Latin America’s Climate Vanguard

SANTIAGO – Latin America may have weathered the global economic slowdown, but for many, the potential impact of global warming, and the measures required to avoid its worst effects, may undermine the region’s fragile political, economic, and social balance – and roll back years of progress.

But economic prosperity and action to mitigate climate change need not be mutually exclusive. Indeed, the current election cycle in Latin America, coupled with the United Nations Climate Change Conference to be held in December in Lima, Peru, provide an opportunity for the region to show how countries can benefit from a low-carbon economy, reduce climate risks, and build long-term prosperity.

Latin American countries are not starting from scratch. Most governments are already crafting policies and drafting legislation on climate change. Mexico was the first emerging country to pass a comprehensive climate-change law, in 2012, targeting a 30% reduction in greenhouse-gas emissions by 2020. Brazil recently succeeded in reducing Amazonian deforestation, and net carbon-dioxide emissions have dropped significantly as a result. Uruguay plans to generate 90% of its electricity from renewable sources by 2015, while Chile aims to generate 20% of its power with renewable energy by 2025.
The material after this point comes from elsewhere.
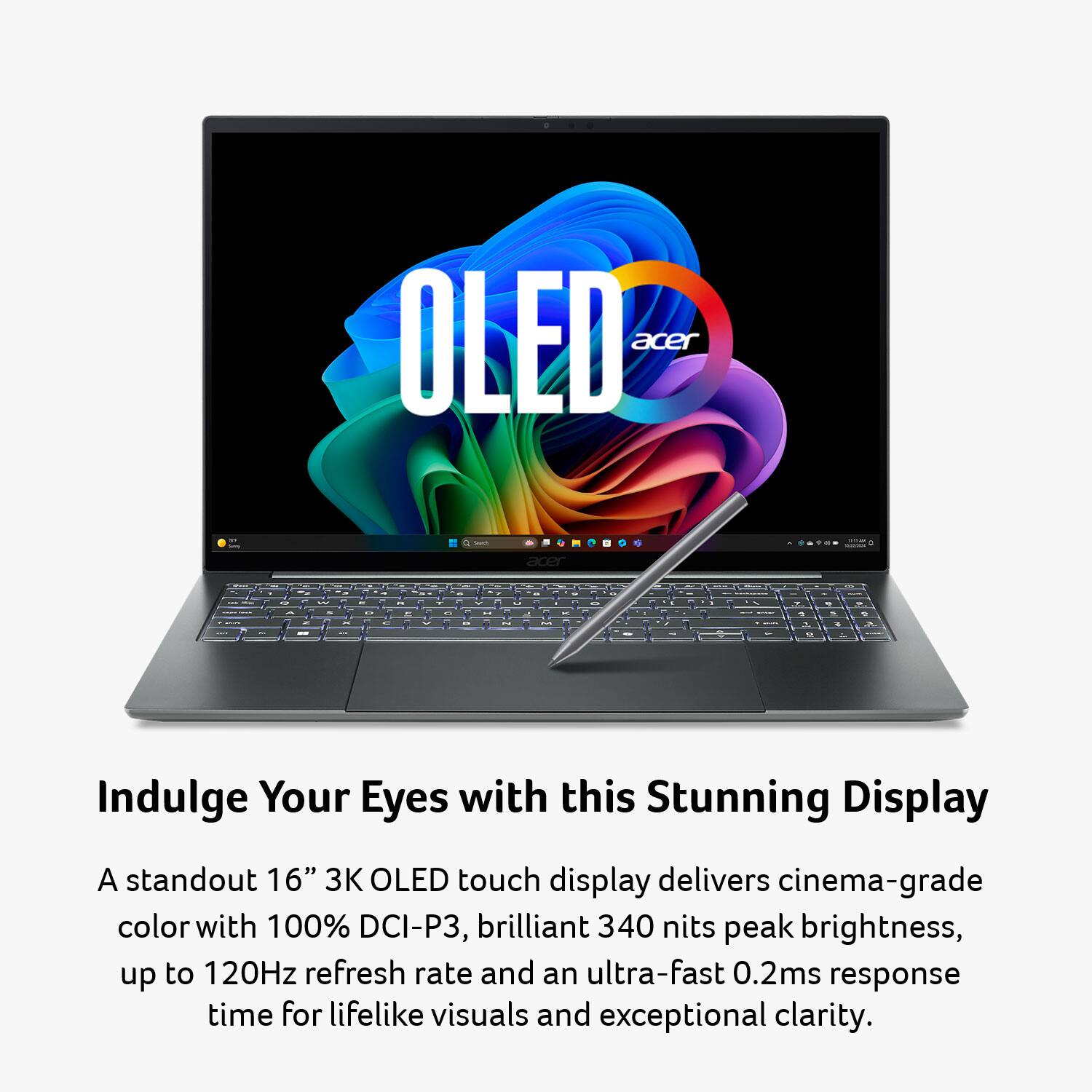 OLED acer

Indulge Your Eyes with this Stunning Display

A standout 16" 3K OLED touch display delivers cinema-grade color with 100% DCI-P3, brilliant 340 nits peak brightness, up to 120Hz refresh rate and an ultra-fast 0.2ms response time for lifelike visuals and exceptional clarity.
As Latin America’s 2014 election cycle draws to a close, new governments in Bolivia, Brazil, Colombia, and Costa Rica, and presidential hopefuls in Uruguay will be in a position to lead on climate change. At the very least, they must eschew strategies that needlessly undermine existing climate and environmental policies. At best, Latin American leaders can actively facilitate the upcoming Lima conference, which will charge delegates with producing a draft agreement for a new global treaty, to be finalized in Paris next year. The agreement must be both ambitious and fair, in order to form the basis for a global response to climate change that does not jeopardize any country’s future prosperity.